Dinky is my mascot. I'll tell you about
him later.
On top of that another bit of luck came along, though it didn't
seem like it at the moment. It was the custom for a ration party to
go out each night and get up the grub. This party had to go over
the duck walk and was under fire both going and coming. One of the
corporals who had been out on rations two nights in succession
began to "grouse."
Of course Sergeant Page spotted me and detailed me to the
"wangler's" duty. I "groused" too, like a good fellow, but had to
go.
"Garn," says Wellsie. "Wot's the diff if yer gets it 'ere or there.
If ye clicks, I'll draw yer fags from Blighty and say a prayer for
yer soul. On yer way."
Cheerful beggar, Wellsie. He was doing me a favor and didn't know
it.
I did the three miles along the duck walk with the ration party,
and there wasn't a shell came our way. Queer! Nor on the way back.
Queerer! When we were nearly back and were about five hundred yards
from the base of the Pimple, a dead silence fell on the German side
of the line. There wasn't a gun nor a mortar nor even a rifle in
action for a mile in either direction. There was, too, a kind of
sympathetic let-up on our side. There weren't any lights going up.
There was an electric tension in the very air. You could tell by
the feel that something big was going to happen.
I halted the ration party at the end of the duck walk and waited.

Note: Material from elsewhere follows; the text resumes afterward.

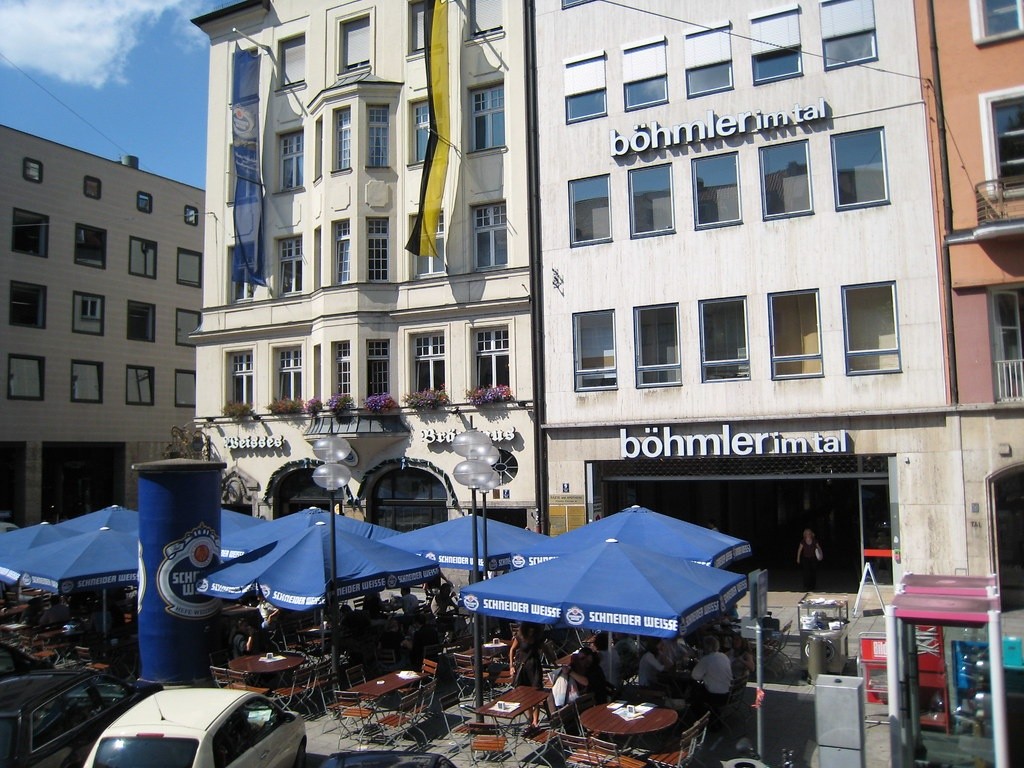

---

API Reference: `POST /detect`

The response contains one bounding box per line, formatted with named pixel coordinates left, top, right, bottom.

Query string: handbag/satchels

But not for long. Suddenly the "Very" lights went up from the
German side, literally in hundreds, illuminating the top of the
ridge and the sky behind with a thin greenish white flare. Then
came a deep rumble that shook the ground, and a dull boom. A spurt
of blood-red flame squirted up from the near side of the hill, and
a rolling column of gray smoke.
Then another rumble, and another, and then the whole side of
the ridge seemed to open up and move slowly skyward with a
world-wrecking, soul-paralyzing crash. A murky red glare lit up the
smoke screen, and against it a mass of tossed-up debris, and for an
instant I caught the black silhouette of a whole human body
spread-eagled and spinning like a pin-wheel.
Most of our party, even at the distance, were knocked down by the
gigantic impact of the explosion. A shower of earth and rock
chunks, some as big as a barrel, fell around us.
Then we heard a far-away cheering, and in the light of the flares
we saw a newly made hill and our men swarming up it to the crater.